I’d like to add that as long as usage based billing continues, the first monthly bill after being infected is going to be a pretty strong incentive to address it. I wonder how successful botnets would be if home broadband were charged by the MByte.

Finally, like MACs, malware for mobiles is going to be a niche market. Why bother when there are so many internet connected WINTEL computers out there connected to all you can eat broadband?

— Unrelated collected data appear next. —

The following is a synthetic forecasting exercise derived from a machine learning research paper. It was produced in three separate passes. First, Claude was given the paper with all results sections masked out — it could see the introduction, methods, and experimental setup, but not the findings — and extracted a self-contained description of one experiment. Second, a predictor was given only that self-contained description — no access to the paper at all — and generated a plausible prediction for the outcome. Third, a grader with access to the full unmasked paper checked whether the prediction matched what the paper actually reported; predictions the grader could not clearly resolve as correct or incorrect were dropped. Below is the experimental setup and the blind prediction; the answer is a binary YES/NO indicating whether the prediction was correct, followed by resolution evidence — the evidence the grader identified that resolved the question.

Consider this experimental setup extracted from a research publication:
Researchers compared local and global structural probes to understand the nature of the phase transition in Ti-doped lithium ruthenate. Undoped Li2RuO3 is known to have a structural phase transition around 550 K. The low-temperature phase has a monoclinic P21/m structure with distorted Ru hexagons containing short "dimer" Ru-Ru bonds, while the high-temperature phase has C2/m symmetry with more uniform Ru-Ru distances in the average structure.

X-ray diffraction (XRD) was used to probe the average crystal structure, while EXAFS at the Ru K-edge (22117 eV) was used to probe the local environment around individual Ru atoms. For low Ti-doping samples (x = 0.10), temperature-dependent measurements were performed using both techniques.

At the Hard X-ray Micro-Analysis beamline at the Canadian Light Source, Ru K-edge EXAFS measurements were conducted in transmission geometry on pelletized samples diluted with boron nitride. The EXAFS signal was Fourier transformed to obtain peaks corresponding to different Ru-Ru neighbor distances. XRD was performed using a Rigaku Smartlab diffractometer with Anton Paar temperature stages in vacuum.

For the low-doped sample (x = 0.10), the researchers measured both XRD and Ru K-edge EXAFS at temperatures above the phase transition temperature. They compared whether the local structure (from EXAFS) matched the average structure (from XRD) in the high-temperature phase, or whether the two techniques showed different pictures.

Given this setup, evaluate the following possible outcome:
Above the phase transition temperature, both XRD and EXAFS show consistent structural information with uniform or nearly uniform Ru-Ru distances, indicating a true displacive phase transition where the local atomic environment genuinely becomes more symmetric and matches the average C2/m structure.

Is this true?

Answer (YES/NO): NO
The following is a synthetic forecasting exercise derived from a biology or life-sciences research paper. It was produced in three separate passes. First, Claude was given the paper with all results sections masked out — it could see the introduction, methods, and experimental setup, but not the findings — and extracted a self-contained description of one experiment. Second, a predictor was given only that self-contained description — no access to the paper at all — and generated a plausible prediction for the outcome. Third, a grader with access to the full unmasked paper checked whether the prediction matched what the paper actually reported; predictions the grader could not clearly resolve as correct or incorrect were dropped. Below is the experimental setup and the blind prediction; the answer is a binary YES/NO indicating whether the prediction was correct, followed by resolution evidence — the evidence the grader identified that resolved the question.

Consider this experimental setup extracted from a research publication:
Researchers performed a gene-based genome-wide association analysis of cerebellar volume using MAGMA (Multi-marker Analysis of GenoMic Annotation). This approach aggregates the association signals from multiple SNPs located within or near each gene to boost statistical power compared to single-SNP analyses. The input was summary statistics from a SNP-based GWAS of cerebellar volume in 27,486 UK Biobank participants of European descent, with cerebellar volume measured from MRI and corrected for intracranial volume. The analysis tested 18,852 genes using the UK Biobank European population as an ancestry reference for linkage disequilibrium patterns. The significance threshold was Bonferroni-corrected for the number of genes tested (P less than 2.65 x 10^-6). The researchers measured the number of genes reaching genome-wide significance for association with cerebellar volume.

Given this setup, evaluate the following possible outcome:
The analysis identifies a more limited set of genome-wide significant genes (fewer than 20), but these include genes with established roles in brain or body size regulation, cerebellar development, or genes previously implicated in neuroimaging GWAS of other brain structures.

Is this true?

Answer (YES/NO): NO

whitemouse (profile) says:

it might not be possiblte MMS wise...

But “Viruses spread by Bluetooth could reach all users of a given OS in days, whereas those spread by multimedia messages could spread in just hours.” BBC News
Bluetooth is not regulated…
But yes you’d have to be pretty stupid to let someone you didn’t know send you a bluetooth file.
So I expect it to spread like wildfire

femtobeam (user link) says:

Mobile Security

Mobile devices are becoming embedded ones and much smaller. They can be in the material on your clothes or your body. The mobile systems are evolving into broadband terrestrial in addition to satellite systems and many of the MMW antennas are using fiber between them. Thus they are no longer traditional mobile networks but are ad-hoc. Are you ready for remote health, or the ability to massively control heart pacemakers and the like, for the masses? A botnet, bluetooth or not, will become spam and worse directly to your person. We can’t afford any system which is not secure.

Christopher Smith says:

False premises

This line of reasoning tends to assume that $PLATFORM will be as easy to write malware for as Windows is. While writing secure software is certainly difficult, it’s also entirely possible. (The claim that Windows has the viruses only because of its market share is easily refuted by looking at the Apache Web server…)

anymouse says:

following the money

Okay,

I think I need to patent the business model of increasing revenue by creating malware/virus/trojans that infect mobile phones, with the real intent being to increase monthly data/message usage, and thus increase those revenue sources in the mobile phone industry.

When it comes out in a few years that the first ‘mobile phone virus’ was really created (via contracted outsourcing of course) by the same mobile phone company that sold the phones in the first place, with the only intent being to squeeze more money out of their sheeple(tm), you can say you read it here first…..

Flips tinfoil hat to shiny side out – it works better that way on sunny days.